The Columbus Dispatch

Justices uneasy about using cell data against suspects

- By Adam Liptak

WASHINGTON — At a lively Supreme Court argument Wednesday, a majority of the justices seemed troubled by the government’s ability to acquire troves of digital data without a warrant.

“Most Americans, I still think, want to avoid Big Brother,” said Justice Sonia Sotomayor. “They want to avoid the concept that government will be able to see and locate you anywhere you are, at any point in time.”

At least five justices seemed prepared to limit the government’s power to obtain records from cellphone companies showing their customers’ locations over long periods of time. But there was no consensus about a rationale for a decision or about how far the court was prepared to go to reshape long-standing constituti­onal doctrines that allow the government to obtain business records held by third parties.

The case concerns Timothy Ivory Carpenter, who was convicted in robberies of Radio Shack and T-Mobile stores in Michigan and Ohio, based in part on records provided by his cellular carrier showing his movements over several months. Nathan Freed Wessler, a lawyer for Carpenter, said prosecutor­s had violated the Fourth Amendment, which bars unreasonab­le searches, by failing to get a warrant. Carpenter is serving a 116-year sentence.

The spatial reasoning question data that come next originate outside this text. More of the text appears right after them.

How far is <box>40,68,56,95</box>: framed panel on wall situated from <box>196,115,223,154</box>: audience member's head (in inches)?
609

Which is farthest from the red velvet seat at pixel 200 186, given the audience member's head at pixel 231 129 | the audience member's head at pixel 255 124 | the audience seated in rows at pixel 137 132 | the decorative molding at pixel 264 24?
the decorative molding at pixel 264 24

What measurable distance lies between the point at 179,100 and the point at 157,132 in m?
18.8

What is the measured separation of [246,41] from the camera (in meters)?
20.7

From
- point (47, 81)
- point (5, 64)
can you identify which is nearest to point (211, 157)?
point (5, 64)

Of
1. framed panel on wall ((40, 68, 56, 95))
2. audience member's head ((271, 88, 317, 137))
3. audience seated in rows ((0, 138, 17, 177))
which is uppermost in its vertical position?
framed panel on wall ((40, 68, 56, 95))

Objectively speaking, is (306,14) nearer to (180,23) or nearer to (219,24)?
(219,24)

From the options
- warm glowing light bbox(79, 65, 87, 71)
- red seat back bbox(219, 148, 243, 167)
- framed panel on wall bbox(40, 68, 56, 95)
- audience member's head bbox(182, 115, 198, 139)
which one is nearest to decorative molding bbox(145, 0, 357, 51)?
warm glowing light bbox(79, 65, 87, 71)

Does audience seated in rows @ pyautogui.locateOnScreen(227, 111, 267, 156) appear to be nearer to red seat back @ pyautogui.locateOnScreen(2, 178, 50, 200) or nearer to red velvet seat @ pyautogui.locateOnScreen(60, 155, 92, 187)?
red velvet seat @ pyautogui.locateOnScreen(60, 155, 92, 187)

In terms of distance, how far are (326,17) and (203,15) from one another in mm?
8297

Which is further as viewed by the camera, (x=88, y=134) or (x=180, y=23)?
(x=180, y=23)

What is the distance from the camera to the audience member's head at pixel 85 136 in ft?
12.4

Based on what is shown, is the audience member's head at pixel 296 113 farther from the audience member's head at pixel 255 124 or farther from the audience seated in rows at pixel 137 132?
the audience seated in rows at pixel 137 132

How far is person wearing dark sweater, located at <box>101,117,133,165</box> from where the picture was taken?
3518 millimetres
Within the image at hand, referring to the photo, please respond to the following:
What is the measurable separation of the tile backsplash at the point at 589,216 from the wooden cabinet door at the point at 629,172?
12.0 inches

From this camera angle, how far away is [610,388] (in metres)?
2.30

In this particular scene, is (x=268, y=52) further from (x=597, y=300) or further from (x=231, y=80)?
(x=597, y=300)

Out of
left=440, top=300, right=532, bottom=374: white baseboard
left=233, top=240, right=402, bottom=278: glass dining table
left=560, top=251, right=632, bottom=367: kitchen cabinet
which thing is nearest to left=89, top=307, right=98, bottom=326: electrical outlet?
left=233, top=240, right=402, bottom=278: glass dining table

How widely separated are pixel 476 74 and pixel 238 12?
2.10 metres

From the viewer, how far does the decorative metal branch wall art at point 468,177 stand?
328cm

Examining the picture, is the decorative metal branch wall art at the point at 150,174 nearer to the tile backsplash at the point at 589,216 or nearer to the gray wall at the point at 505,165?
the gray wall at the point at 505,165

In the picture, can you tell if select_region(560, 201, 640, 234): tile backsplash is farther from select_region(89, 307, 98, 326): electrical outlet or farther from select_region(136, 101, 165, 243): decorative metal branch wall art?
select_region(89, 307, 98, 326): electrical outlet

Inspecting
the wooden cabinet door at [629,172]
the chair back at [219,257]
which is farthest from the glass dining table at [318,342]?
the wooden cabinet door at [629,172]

A ruling in Carpenter’s favor could revise a fundamenta­l Fourth Amendment principle: that people have no reasonable expectatio­n of privacy when they voluntaril­y turn over informatio­n to a third party, like a phone company.

“This new technology is raising very serious privacy concerns,” Justice Samuel Alito told Wessler, “but I need to know how much of existing precedent you want us to overrule or declare obsolete.”

The court’s decision will apply the Fourth Amendment, drafted in the 18th century, to a world in which people’s movements are continuall­y recorded by devices in their pockets and cars, by toll plazas and by transit systems.